Gleich daneben zeigt Harald Biebel seine Vision eines bewegten Waldes. Lange Verschlusszeiten geben den Stämmen plastische und mystische Qualität. Als Farbexplosion gar erscheint das Foto einiger bunter, an der Fassade eines Hauses am Klostersee in Ebersberg montierten LED-Leuchten. An der Kamera, so erklärt der Fotograf, wurde eine lange Belichtungszeit eingestellt und während des Auslösens die Brennweite am Tele-Zoom verstellt. Die untere Hälfte entstand dann durch die Spiegelung im See. Eine experimentelle Spielerei ist auch seine Seenlandschaft mit mehreren sich überlagernden Motivebenen, auf denen wechselweise Wasserflächen, Vögel, Berge und Steine zu sehen sind.

Manche der Glonner Fotografen haben sich bei dieser Ausstellung zu mehrteiligen Tableaus entschlossen: Zum Beispiel Gisela Wimmer, die "Spielräume" leuchten lässt und aus fein komponierten Blütenporträts eine "Schönheiten-Galerie" macht - ganz ohne Kamera-Tanz. Auch Jürgen Bochynek bevorzugt die Ruhe. Seine Fensterserie, aufgenommen in Carmel in Kalifornien, Graz und Venedig ist ein Fall für Detailverliebte. Die Fenster sind vergittert, der Raum dahinter gleicht liebevoll gestalteten Bühnen, angefüllt mit Korken, einem Vogelkäfig, einer Blume im Keramik-Übertopf. Zufällig entdeckt und doch wie sorgfältig inszeniert wirken die Aufnahmen.
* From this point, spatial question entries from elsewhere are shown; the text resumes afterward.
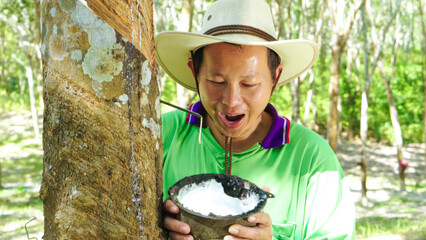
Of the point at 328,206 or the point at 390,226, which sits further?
the point at 390,226

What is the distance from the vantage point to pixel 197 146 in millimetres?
2115

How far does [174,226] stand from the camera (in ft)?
4.38

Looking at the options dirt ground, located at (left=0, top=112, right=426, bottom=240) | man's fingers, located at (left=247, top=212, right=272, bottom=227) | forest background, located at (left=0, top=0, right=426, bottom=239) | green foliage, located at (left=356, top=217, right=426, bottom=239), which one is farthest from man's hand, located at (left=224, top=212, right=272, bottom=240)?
forest background, located at (left=0, top=0, right=426, bottom=239)

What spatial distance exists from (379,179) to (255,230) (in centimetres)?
1470

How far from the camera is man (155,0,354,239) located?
176 cm

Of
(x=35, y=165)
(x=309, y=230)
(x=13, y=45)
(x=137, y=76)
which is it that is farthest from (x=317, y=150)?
(x=13, y=45)

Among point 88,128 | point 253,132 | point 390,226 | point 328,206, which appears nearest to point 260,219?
point 328,206

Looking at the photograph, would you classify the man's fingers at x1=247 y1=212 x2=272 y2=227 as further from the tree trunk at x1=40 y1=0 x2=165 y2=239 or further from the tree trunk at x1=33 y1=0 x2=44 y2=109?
the tree trunk at x1=33 y1=0 x2=44 y2=109

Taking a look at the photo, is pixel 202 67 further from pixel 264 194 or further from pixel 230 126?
pixel 264 194

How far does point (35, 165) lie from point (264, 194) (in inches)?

An die Zeilen eines Gedichts von Matthias Claudius ("Der Mond ist aufgegangen") fühlt man sich bei Axel Ungers Panoramabild "Morgenlicht" erinnert. "Der Wald steht schwarz und schweiget und aus den Wiesen steiget, der weiße Nebel wunderbar. . . " Dieses Bild eines Taleinschnitts in den Bergen am frühen Morgen atmet feierliche Stille, ist ein Sehnsuchtsort im allzu bewegten Alltag.

Vernissage der Ausstellung "Spielräume" der Fotofreunde Glonn in der Galerie Klosterschule ist am Freitag, 17. April, um 19.30 Uhr. Die Ausstellung ist Samstag und Sonntag, 18. und 19. sowie 25. und 26. April, 14 bis 18 sowie 10 bis 18 Uhr, geöffnet.